All of lore.kernel.org
 help / color / mirror / Atom feed
* linux 5.12 - fails to boot - soft lockup - CPU#0 stuck for 23s! - RIP smp_call_function_single
@ 2021-05-17  8:13 James Feeney
  2021-05-17  8:32 ` Borislav Petkov
  0 siblings, 1 reply; 33+ messages in thread
From: James Feeney @ 2021-05-17  8:13 UTC (permalink / raw)
  To: linux-smp; +Cc: Borislav Petkov, Jens Axboe

I re-ran my git bisect, this time with a full power-down and cold boot, and more thorough testing, running a web browser.  My second bisect went from good to bad.

So now, instead, git bisect ended here:

4f432e8bb15b352da72525144da025a46695968f is the first bad commit
commit 4f432e8bb15b352da72525144da025a46695968f
Author: Borislav Petkov <bp@suse.de>
Date:   Thu Jan 7 13:23:34 2021 +0100

    x86/mce: Get rid of mcheck_intel_therm_init()

    Move the APIC_LVTTHMR read which needs to happen on the BSP, to
    intel_init_thermal(). One less boot dependency.

    No functional changes.

    Signed-off-by: Borislav Petkov <bp@suse.de>
    Tested-by: Srinivas Pandruvada <srinivas.pandruvada@linux.intel.com>
    Link: https://lkml.kernel.org/r/20210201142704.12495-2-bp@alien8.de

 arch/x86/include/asm/mce.h            |  6 ------
 arch/x86/kernel/cpu/mce/core.c        |  1 -
 arch/x86/kernel/cpu/mce/therm_throt.c | 15 ++++-----------
 3 files changed, 4 insertions(+), 18 deletions(-)


Please let me know if that makes more sense.

Again:

Arch Linux
linux 5.12.arch1-1

Intel Core2 T7200
Mobile Intel 945PM Express Chipset
ICH7-M
Mobility Radeon X1600

Generally, on failure, the system will not boot past "Loading initial ramdisk...", or, when it does, the boot process will hang, and the console will eventually show:

watchdog: BUG: soft lockup - CPU#0 stuck for 23s! [systemd-udevd: 241]
...
RIP: 0010:smp_call_function_single+0xf7/0x140

The top of the call trace variously shows either "__flush_tlb_all" or "tlbflush_read_file", with the "soft lockup" repeating indefinitely.
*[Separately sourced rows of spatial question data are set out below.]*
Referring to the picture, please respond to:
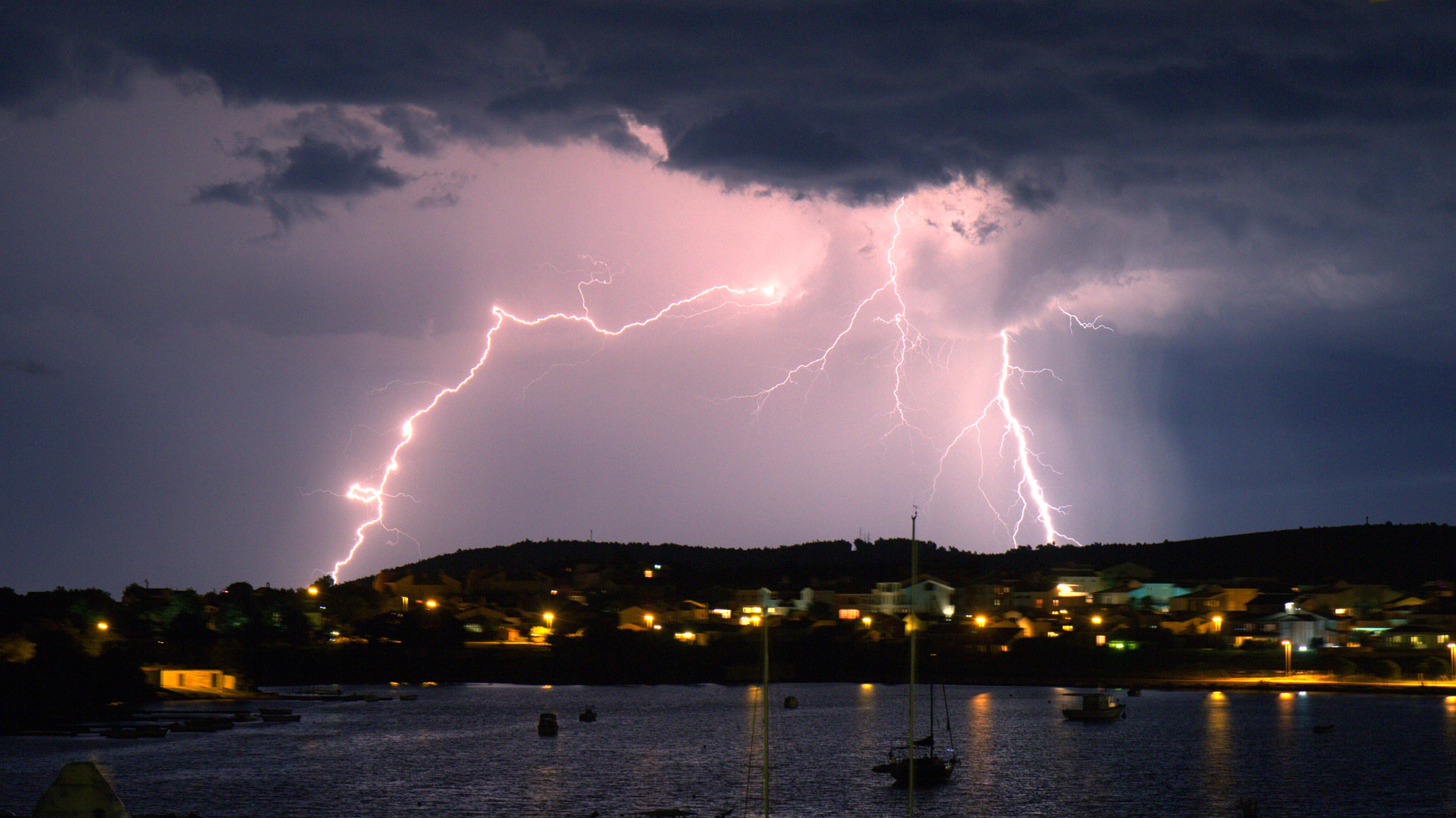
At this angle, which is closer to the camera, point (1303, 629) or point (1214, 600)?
point (1303, 629)

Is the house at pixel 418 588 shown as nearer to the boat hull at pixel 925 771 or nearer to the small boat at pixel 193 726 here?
the small boat at pixel 193 726

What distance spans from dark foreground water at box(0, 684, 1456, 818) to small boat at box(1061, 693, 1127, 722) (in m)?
0.91

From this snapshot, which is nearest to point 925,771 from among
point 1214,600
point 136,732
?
point 136,732

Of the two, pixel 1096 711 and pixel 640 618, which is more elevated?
pixel 640 618

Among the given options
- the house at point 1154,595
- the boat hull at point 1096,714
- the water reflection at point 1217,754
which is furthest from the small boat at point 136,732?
the house at point 1154,595

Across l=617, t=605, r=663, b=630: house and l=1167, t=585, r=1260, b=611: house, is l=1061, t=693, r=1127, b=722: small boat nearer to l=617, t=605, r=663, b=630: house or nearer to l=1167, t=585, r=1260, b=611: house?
l=1167, t=585, r=1260, b=611: house

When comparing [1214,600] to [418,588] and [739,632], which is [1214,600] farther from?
[418,588]

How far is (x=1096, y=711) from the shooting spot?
8069cm

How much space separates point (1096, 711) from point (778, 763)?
28679mm

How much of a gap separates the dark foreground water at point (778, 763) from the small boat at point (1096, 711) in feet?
2.99

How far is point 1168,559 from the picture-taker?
17675cm

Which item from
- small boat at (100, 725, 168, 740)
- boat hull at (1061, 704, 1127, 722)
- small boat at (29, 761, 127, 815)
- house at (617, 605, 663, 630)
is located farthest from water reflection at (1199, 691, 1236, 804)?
house at (617, 605, 663, 630)

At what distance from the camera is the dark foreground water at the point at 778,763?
4809cm

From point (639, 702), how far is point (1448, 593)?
76597 millimetres
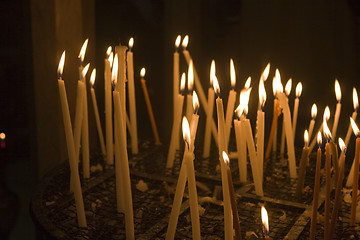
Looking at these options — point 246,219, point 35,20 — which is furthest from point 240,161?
point 35,20

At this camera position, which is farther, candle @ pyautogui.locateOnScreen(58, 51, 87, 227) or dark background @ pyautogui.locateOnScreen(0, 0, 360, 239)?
dark background @ pyautogui.locateOnScreen(0, 0, 360, 239)

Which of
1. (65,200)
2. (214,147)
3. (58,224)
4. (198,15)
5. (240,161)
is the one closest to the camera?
(58,224)

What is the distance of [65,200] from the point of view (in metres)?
1.25

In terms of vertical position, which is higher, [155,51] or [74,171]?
[155,51]

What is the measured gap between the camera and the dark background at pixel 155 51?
1.84 metres

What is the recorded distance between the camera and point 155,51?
91.4 inches

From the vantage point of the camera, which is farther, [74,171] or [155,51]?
[155,51]

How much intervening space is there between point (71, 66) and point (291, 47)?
37.0 inches

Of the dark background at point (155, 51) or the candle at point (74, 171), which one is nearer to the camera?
the candle at point (74, 171)

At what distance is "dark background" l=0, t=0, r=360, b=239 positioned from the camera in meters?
1.84

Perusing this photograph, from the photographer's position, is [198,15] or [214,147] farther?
[198,15]

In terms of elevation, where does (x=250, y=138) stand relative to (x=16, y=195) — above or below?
above

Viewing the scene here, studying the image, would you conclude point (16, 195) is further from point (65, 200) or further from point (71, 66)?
point (65, 200)

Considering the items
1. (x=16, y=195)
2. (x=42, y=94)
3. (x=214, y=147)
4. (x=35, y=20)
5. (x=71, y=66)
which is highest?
(x=35, y=20)
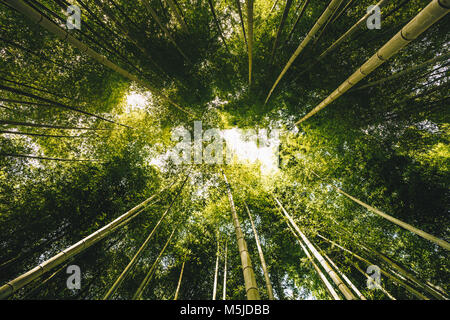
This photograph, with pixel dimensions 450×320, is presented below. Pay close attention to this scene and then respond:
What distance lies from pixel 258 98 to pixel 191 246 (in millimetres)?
5404

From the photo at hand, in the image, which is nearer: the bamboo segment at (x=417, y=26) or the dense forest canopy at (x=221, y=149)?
the bamboo segment at (x=417, y=26)

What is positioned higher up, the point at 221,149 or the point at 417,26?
the point at 417,26

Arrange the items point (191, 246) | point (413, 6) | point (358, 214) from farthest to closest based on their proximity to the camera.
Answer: point (191, 246)
point (358, 214)
point (413, 6)

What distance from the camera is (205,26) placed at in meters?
4.59

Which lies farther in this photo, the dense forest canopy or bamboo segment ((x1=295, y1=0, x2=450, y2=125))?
the dense forest canopy

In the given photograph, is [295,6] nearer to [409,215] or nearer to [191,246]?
[409,215]

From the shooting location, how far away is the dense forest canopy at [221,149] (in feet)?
11.8

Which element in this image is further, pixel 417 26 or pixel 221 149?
pixel 221 149

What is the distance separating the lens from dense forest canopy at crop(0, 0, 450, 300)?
11.8 ft

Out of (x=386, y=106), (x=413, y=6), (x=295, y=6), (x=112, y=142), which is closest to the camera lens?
(x=413, y=6)

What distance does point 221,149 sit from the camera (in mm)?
5863

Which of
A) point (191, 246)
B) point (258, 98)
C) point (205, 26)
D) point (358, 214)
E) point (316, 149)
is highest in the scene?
point (205, 26)

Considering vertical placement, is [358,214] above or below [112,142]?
below

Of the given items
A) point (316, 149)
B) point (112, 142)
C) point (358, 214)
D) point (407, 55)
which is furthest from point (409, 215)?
point (112, 142)
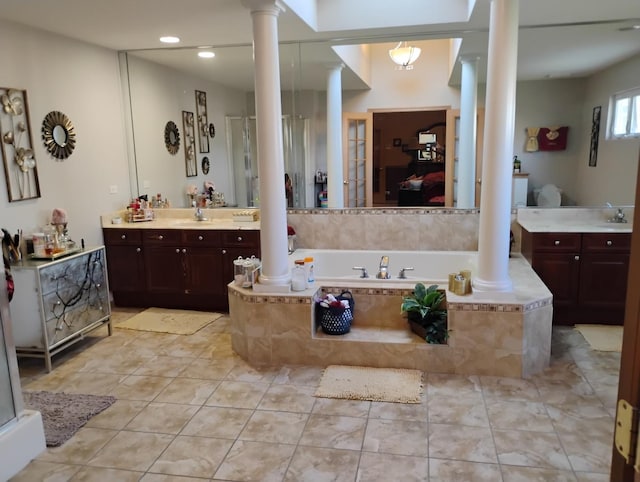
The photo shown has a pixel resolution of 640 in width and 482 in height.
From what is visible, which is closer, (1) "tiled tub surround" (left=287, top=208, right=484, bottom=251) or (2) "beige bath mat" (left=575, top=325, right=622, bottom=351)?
(2) "beige bath mat" (left=575, top=325, right=622, bottom=351)

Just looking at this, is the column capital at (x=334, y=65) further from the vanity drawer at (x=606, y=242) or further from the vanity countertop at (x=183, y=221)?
the vanity drawer at (x=606, y=242)

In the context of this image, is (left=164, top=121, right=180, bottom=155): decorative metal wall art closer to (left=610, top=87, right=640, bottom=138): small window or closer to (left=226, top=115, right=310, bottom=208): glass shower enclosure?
(left=226, top=115, right=310, bottom=208): glass shower enclosure

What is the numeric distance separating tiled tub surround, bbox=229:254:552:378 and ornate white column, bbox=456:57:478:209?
1081 mm

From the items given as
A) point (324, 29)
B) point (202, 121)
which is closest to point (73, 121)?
point (202, 121)

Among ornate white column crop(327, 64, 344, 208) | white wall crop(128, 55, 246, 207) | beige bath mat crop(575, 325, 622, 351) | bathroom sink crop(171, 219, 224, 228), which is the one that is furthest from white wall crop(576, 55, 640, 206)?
bathroom sink crop(171, 219, 224, 228)

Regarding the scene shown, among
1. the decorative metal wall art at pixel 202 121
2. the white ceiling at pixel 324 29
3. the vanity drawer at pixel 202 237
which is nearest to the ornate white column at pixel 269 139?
the white ceiling at pixel 324 29

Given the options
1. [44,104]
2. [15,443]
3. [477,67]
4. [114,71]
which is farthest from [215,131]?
[15,443]

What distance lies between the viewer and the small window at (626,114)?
425 cm

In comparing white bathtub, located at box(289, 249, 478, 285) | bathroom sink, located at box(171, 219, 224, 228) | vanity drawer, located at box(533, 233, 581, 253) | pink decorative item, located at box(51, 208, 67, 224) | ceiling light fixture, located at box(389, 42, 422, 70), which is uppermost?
ceiling light fixture, located at box(389, 42, 422, 70)

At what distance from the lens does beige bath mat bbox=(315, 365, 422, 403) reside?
3.04 meters

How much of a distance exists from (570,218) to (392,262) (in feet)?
5.57

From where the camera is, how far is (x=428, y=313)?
11.4 feet

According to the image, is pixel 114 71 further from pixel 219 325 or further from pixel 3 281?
pixel 3 281

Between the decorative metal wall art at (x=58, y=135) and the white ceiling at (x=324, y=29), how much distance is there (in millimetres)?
705
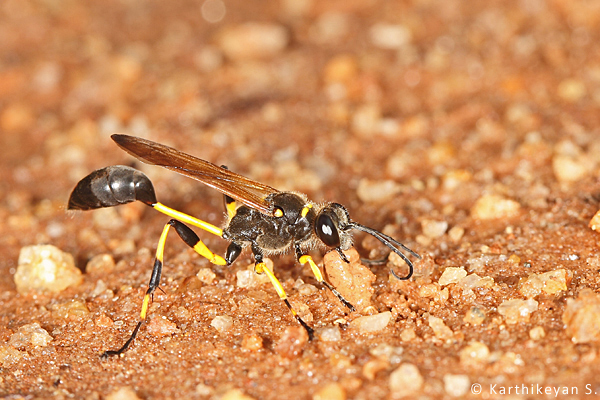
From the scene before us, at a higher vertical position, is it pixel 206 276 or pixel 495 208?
pixel 495 208

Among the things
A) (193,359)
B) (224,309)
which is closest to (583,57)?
(224,309)

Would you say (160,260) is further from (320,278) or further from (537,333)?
(537,333)

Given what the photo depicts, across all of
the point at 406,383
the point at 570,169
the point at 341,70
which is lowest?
the point at 406,383

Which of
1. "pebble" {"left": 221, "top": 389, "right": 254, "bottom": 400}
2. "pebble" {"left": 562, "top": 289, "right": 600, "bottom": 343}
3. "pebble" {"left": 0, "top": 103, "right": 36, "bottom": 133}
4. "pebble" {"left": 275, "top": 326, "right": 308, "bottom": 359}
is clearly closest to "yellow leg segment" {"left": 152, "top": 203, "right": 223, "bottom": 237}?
"pebble" {"left": 275, "top": 326, "right": 308, "bottom": 359}

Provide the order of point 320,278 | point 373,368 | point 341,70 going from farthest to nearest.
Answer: point 341,70, point 320,278, point 373,368

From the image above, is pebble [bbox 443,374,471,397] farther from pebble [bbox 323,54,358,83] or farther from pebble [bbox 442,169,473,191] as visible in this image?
pebble [bbox 323,54,358,83]

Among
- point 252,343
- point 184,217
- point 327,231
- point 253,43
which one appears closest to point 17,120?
point 253,43

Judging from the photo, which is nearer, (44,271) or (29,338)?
(29,338)

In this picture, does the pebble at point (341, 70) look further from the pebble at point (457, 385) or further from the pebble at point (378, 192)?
the pebble at point (457, 385)
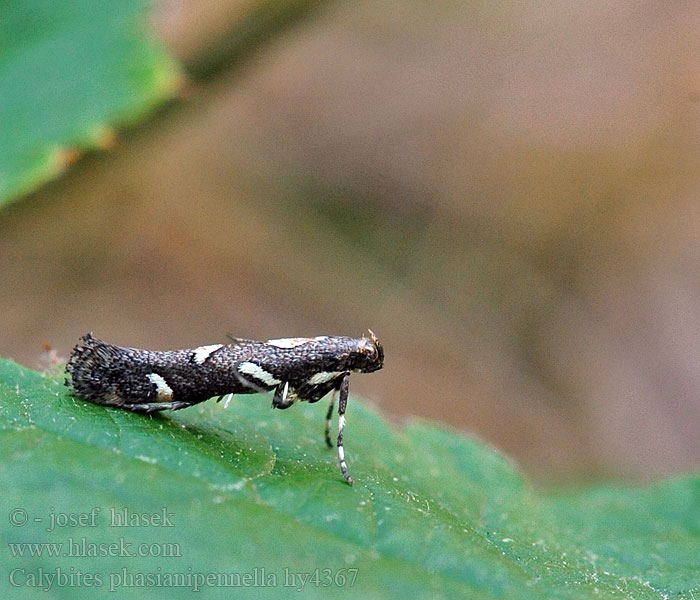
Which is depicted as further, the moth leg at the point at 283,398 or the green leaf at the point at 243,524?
the moth leg at the point at 283,398

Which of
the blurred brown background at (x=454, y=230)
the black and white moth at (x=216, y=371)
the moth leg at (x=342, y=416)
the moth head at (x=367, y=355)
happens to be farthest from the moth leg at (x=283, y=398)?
the blurred brown background at (x=454, y=230)

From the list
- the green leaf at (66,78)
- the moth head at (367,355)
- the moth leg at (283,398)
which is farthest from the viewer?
the green leaf at (66,78)

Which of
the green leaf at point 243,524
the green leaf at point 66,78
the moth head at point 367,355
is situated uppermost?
the green leaf at point 66,78

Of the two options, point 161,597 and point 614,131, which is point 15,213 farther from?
point 614,131

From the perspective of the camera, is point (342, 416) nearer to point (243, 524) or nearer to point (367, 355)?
point (367, 355)

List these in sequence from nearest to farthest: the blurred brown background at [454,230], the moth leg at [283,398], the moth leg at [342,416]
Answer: the moth leg at [342,416] → the moth leg at [283,398] → the blurred brown background at [454,230]

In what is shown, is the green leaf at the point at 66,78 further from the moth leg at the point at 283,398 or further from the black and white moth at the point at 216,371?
the moth leg at the point at 283,398
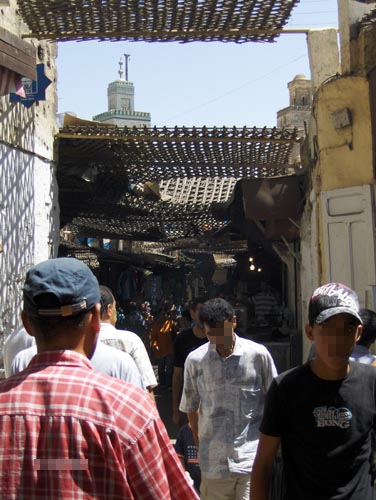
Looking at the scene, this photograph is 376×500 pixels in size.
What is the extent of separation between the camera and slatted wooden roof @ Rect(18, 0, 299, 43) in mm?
7688

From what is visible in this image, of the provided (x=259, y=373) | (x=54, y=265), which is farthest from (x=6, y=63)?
(x=54, y=265)

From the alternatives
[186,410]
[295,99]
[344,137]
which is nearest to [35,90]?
[344,137]

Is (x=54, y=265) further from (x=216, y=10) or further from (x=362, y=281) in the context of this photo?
(x=216, y=10)

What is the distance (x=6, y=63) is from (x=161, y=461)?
3.61m

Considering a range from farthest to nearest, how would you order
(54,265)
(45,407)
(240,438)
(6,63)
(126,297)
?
(126,297) < (6,63) < (240,438) < (54,265) < (45,407)

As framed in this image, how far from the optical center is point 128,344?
148 inches

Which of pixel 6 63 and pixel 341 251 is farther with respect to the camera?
pixel 341 251

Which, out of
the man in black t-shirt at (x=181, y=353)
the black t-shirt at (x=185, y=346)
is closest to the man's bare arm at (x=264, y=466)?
the man in black t-shirt at (x=181, y=353)

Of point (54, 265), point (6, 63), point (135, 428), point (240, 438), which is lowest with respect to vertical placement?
point (240, 438)

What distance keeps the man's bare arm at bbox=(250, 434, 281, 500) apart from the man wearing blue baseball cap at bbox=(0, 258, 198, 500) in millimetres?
883

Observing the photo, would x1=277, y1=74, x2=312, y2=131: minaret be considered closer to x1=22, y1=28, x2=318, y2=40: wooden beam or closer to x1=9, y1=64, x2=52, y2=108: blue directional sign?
x1=22, y1=28, x2=318, y2=40: wooden beam

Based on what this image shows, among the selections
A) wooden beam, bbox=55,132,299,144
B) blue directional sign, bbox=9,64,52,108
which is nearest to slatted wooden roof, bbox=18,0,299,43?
blue directional sign, bbox=9,64,52,108

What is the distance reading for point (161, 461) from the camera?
161 cm

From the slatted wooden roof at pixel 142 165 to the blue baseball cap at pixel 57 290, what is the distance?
23.9ft
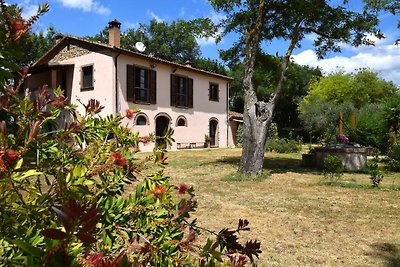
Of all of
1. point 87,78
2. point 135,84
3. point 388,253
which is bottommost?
point 388,253

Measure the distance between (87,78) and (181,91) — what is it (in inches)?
255

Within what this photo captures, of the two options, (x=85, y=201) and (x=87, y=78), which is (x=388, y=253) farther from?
(x=87, y=78)

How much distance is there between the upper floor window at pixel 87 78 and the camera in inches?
847

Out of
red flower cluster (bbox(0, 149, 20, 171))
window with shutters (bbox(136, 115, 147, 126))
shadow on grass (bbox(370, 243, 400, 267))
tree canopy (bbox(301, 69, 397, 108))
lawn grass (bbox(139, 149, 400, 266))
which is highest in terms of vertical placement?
tree canopy (bbox(301, 69, 397, 108))

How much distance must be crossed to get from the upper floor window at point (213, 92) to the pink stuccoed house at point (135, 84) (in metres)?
0.09

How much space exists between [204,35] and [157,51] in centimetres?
3494

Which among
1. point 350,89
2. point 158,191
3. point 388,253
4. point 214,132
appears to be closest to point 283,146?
point 214,132

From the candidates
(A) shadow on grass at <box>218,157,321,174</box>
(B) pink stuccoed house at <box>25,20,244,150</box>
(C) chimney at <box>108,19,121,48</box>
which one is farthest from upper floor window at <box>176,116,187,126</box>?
(A) shadow on grass at <box>218,157,321,174</box>

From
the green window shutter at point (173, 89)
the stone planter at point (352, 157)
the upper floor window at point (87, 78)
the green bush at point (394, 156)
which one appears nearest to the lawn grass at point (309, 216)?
the stone planter at point (352, 157)

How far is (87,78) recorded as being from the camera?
21922mm

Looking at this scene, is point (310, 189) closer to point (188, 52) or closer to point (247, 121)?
point (247, 121)

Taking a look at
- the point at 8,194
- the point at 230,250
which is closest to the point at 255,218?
the point at 230,250

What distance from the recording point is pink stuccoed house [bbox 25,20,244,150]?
20.5 m

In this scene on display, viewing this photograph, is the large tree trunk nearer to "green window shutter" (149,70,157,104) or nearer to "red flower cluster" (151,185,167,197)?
"red flower cluster" (151,185,167,197)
If this is some race/timing issue on boot, I have to go back and re-test every "good" bisect, re-booting many times to see if there is *ever* a failure - and that is supposing that there is no interaction between whatever is causing the problem and all the other patches being added.  Any insight would be appreciated.


James

^ permalink raw reply	[flat|nested] 33+ messages in thread
* Re: linux 5.12 - fails to boot - soft lockup - CPU#0 stuck for 23s! - RIP smp_call_function_single
@ 2021-05-14 18:39 James Feeney
  2021-05-17 12:27 ` Christoph Hellwig
  0 siblings, 1 reply; 33+ messages in thread
From: James Feeney @ 2021-05-14 18:39 UTC (permalink / raw)
  To: linux-smp; +Cc: Christoph Hellwig

With the patch to kernel/smp.c in linux 5.12.4, "smp: Fix smp_call_function_single_async prototype", by Arnd Bergmann, I thought maybe there was a fix.  But no.  The error is the same, except the top of the Call Trace is different:

...
watchdog: BUG: soft lockup - CPU#0 stuck for 23s! ...
...
RIP: 0010:smp_call_function_single+0xeb/0x130
...
Call Trace:
? text_poke_loc_init+0x160/0x160
? text_poke_loc_init+0x160/0x160
on_each_cpu+0x39/0x90
...

and repeats indefinitely.

Again, smp_call_function_single is defined in kernel/smp.c

It seems that my git bisect is probably off, since apparently the system may sometimes boot to a temporarily working state, and some "exercise" is needed to identify the failure.  However, see another git bisect for possibly the same issue at

 https://bugs.archlinux.org/task/70663#comment199765

with "bisect-result.txt"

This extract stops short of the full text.